Пройдя немного, я почему-то обернулся назад и увидел всё ещё стоящую там Юигахаму. Она широко помахала мне рукой, и я в ответ слегка приподнял руку и пошёл дальше.
***
Холод ослаб, и много любителей ночи ходит по большой улице около станции, что говорит о конце задержавшейся зимы. Смена поры года, похоже, отразилась и на уличном освещении – все лампы, свет домов и неоновые вывески почему-то сверкают.
Возможно, это будет часть моей жизни. Я подумал о том, что можно было бы ответить Миуре. Вот если бы я мог жить, исполняя её желания одно за другим… Эта невозможная идея посетила моё воображение.
Прелюдия
Мы много говорили. Например, о планах сходить куда-то на весенних каникулах. Хотя я понимаю, что это её неловкий способ уйти от разговора. И то, как она от него уходит, и её неестественная улыбка — это всё настолько неловко выглядит… Она всё умеет, вот только обман и уход от темы у неё не получаются. Можно было бы продолжать, но время-то идёт, становится холоднее, людей перед станцией всё меньше, темы для разговора подходят к концу, а скоро и электрички перестанут ходить, поэтому и мне, и ей придётся скоро куда-нибудь уйти. Хотелось бы сделать вид, что я этого не замечаю, и продолжить весело разговаривать ни о чем. Как бы хотелось, чтобы это никогда не заканчивалось… Чтобы, как она и говорит, моё желание исполнили. Но это не принесёт мне ни удовлетворения, ни чувства, что всё закончилось.
– … Столько всего хочется сделать… – пробормотала я, смотря на большое потемневшее здание.
– Ага, – она согласилась и слегка с улыбкой вздохнула.
– Да, я хочу всё сделать. Я хочу всё.
Я чуть-чуть пододвинулась к ней, чтобы наши плечи коснулись, и прислонилась к ней лицом так, что можно было бы и уснуть в такой позе.
– Я жадная, поэтому хочу всего. И даже то, что ты чувствуешь.

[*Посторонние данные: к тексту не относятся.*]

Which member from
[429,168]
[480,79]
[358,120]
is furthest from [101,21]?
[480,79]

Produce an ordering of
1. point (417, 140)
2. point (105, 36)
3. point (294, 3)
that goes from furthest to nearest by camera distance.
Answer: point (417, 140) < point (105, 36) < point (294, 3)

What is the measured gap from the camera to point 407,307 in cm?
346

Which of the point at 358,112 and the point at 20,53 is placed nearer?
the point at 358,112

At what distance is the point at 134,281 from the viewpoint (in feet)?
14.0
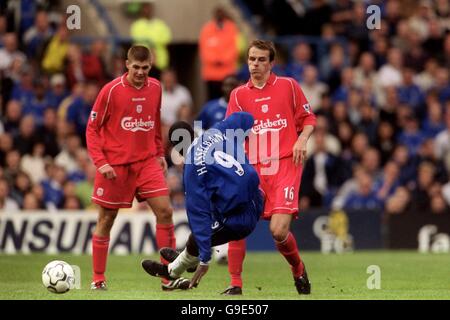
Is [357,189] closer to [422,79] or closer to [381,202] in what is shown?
[381,202]

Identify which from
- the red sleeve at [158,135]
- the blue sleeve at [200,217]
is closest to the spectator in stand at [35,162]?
the red sleeve at [158,135]

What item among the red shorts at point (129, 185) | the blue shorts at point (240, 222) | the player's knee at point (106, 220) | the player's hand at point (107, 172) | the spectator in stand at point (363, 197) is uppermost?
the player's hand at point (107, 172)

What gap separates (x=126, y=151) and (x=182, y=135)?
131 cm

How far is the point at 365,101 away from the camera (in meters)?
23.5

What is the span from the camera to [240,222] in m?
12.4

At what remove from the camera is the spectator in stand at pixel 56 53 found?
23.0 m

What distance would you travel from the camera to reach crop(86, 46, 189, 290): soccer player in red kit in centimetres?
1356

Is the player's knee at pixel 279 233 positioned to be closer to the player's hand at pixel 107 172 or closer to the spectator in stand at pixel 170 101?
the player's hand at pixel 107 172

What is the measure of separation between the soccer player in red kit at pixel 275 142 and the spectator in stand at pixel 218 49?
987 cm

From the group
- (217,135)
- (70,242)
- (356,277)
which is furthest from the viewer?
(70,242)

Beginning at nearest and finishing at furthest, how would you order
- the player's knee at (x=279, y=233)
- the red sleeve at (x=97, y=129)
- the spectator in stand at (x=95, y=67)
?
the player's knee at (x=279, y=233)
the red sleeve at (x=97, y=129)
the spectator in stand at (x=95, y=67)

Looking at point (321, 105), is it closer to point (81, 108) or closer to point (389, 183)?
point (389, 183)

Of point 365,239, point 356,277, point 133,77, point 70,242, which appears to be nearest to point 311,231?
point 365,239

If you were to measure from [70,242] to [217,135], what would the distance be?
8.90 metres
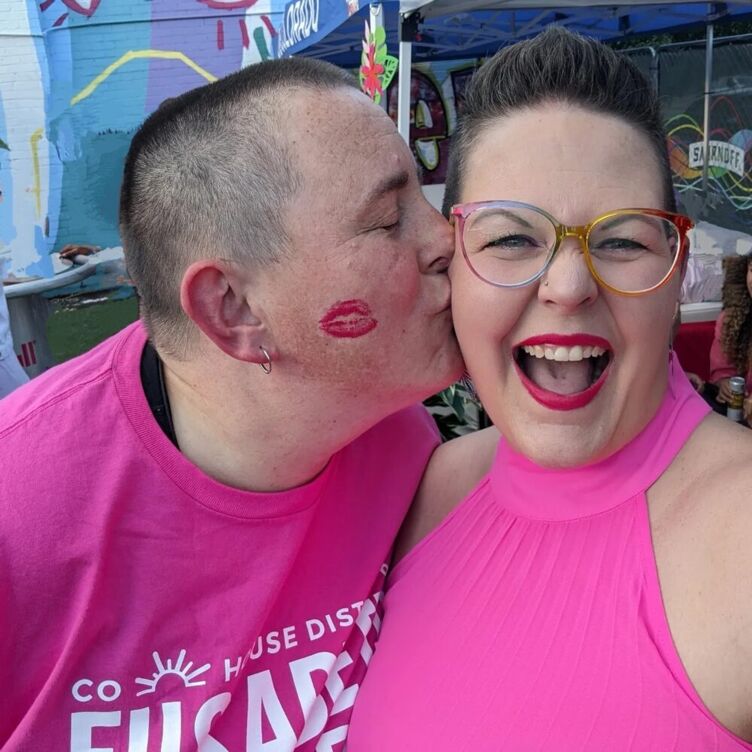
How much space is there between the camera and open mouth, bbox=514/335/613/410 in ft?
4.28

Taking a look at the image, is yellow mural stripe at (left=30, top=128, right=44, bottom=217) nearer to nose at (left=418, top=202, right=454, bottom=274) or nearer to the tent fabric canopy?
the tent fabric canopy

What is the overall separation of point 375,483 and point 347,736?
1.73 ft

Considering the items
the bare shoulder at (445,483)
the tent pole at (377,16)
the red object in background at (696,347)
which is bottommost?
the red object in background at (696,347)

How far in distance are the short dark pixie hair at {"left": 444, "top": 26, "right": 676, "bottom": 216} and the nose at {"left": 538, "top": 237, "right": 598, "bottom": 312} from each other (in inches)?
7.9

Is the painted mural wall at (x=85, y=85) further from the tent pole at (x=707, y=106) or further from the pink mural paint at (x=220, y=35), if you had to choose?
the tent pole at (x=707, y=106)

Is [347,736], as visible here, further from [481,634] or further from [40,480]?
[40,480]

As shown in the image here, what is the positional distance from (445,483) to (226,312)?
675 millimetres

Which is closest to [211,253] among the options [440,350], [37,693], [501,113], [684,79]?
[440,350]

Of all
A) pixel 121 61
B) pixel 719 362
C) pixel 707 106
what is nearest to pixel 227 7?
pixel 121 61

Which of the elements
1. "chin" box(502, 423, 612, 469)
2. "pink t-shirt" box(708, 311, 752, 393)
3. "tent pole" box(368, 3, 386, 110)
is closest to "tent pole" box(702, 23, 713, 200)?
"pink t-shirt" box(708, 311, 752, 393)

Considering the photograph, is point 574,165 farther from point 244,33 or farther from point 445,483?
point 244,33

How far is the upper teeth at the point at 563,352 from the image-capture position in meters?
1.30

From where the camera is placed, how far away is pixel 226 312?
4.82ft

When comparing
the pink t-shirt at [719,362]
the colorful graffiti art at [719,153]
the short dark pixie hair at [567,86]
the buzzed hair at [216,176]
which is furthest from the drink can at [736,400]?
the colorful graffiti art at [719,153]
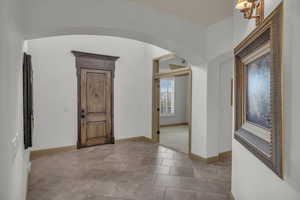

Я жадная. Я люблю веселиться, радоваться, вкусно кушать. Хоть и не особо умею готовить и делать сладости, но топпинг смогу. Часто хочется попробовать какие-то новые сочетания, даже если они в итоге окажутся неудачными. Пусть даже они будут невкусными и горькими. Поэтому я попробую спросить ещё раз. Если она ничего не скажет, ничего не скажу и я. Если скажет она, скажу и я. Понимаю, что это нечестно, но это нечестно и с её стороны. Понимая, что не смогу, и что этому не исполниться, я ничего не могу поделать со своей жадностью, с желанием это исполнить. Наверно, всё-таки я тут самая жадная. Я люблю и сладкое, и горькое, и боль, и страдания. Я хочу все раны и боль.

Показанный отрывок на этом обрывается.